Table 4.
Select Agents in Development for the Treatment of DLBCL.*
| Class and Agent | Target | Clinical Trial Phase | Overall Response Rate | Complete Response Rate | Study |
|---|---|---|---|---|---|
| percent | |||||
| CAR T-cell therapy† | |||||
| Axicabtagene ciloleucel | CD19 | 1 | 82 | 54 | Neelapu et al.68 |
| Tisagenlecleucel | CD19 | 2 | 52 | 40 | Schuster et al.69 |
| Lisocabtagene maraleucel | CD19 | 1 | 73 | 53 | Abramson et al.67 |
| Monoclonal antibodies | |||||
| Tafasitamab | CD19 | 2a | 26 | 6 | Jurczak et al.70 |
| Tafasitamab plus lenalidomide | CD19 | 2 | 60 | 43 | Salles et al.71 |
| Antibody-drug conjugates | |||||
| Loncastuximab tesirine | CD19 | 1 | 42 | 23 | Hamadani et al.72 |
| Brentuximab vedotin | CD30 | 2 | 44 | 17 | Jacobsen et al.73 |
| Polatuzumab vedotin | CD79b | 1 | 52‡ | 13‡ | Palanca-Wessels et al.74 |
| Polatuzumab vedotin plus BR vs. BR | CD79b | 2, randomized | 45 vs. 17.5 | 40 vs. 17.5 | Sehn et al.75 |
| Bispecific antibodies | |||||
| Blinatumomab | CD19-CD3 | 2 | 43 | 19 | Viardot et al76 |
| Mosunetuzumab | CD20-CD3 | 1/1b | 35§ | 19§ | Schuster et al.77 |
| Glofitamab | CD20-CD3 | 1/1b | 41 | 29 | Hutchings et al.78 |
| Odronextamab | CD20-CD3 | 1 | 42¶ | 35¶ | Bannerji et al.79 |
| Epcoritamab | CD20-CD3 | 1/2 | 76‖ | 32‖ | Hutchings et al.80 |
| NF-κB and BCR modifiers | |||||
| Ibrutinib | BTK | 1/2 | 37 ABC, 5 GCB | 16 ABC, 0 GCB | Wilson et al.81 |
| Lenalidomide vs. investigator’s choice | Multiple, NF-κB | 2, randomized | 28 vs. 12 | 10 vs. 2 | Czuczman et al.82 |
| Agents with other targets | |||||
| Venetoclax | BCL2 | 1 | 18 | 12 | Davids et al.83 |
| Selinexor | XPO1 | 2b | 28 | 12 | Kalakonda et al.84 |
| Checkpoint inhibitors | |||||
| Nivolumab | PD-1 | 2 | ≤10 | ≤3 | Ansell et al.85 |
| Magrolimab | CD47 | 1b | 40 | 33 | Advani et al.86 |
| Epigenetic modifiers | |||||
| Tazemetostat | EZH2 | 2 | 17 EZH2 mt, 17 EZH2 wt | 3 EZH2 mt, 9 EZH2 wt | Ribrag et al.87 |
Results from early clinical trials involving patients with relapsed or refractory DLBCL are shown. BCL2 denotes B-cell lymphoma 2, BCR B-cell receptor, BR bendamustine plus rituximab, BTK Bruton’s tyrosine kinase, EZH2 enhancer of zeste homologue 2, mt mutant, NF-κB nuclear factor κB, PD-1 programmed cell death protein 1, wt wild type, and XPO1 exportin 1.
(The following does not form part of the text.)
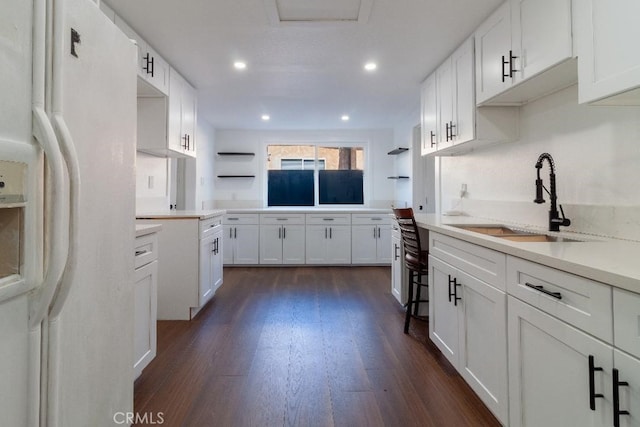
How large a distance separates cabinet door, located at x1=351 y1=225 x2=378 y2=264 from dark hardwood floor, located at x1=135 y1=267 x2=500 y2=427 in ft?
5.61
The three CD19-specific chimeric antigen receptor (CAR) T-cell products differ in the nature of the CAR construct and in the manufacturing processes (axicabtagene ciloleucel comprises bulk T cells retrovirally transduced with a receptor containing the CD28 costimulatory domain; tisagenlecleucel comprises bulk T cells lentivirally transduced with a receptor containing the 4−1BB costimulatory molecule; and lisocabtagene maraleucel comprises a 1:1 mix of CD4+ and CD8+ T cells separately transduced with a lentiviral vector coding for a receptor with the 4−1BB costimulatory domain). The bispecific CD3–CD20 antibodies present several differences in the antigen recognition domains of the antibodies and the number of binding sites to CD20, as well as in the route of administration (intravenous vs. subcutaneous). For these bispecific antibodies, early data from dose-escalation studies are presented.
Results pertain to patients receiving a dose of 1.8 mg per square meter of body-surface area or higher.
Results pertain to the aggressive non-Hodgkin’s lymphoma cohort.
Results pertain to patients receiving a dose of 80 mg or higher.
Results pertain to patients receiving a dose of 12 mg or higher.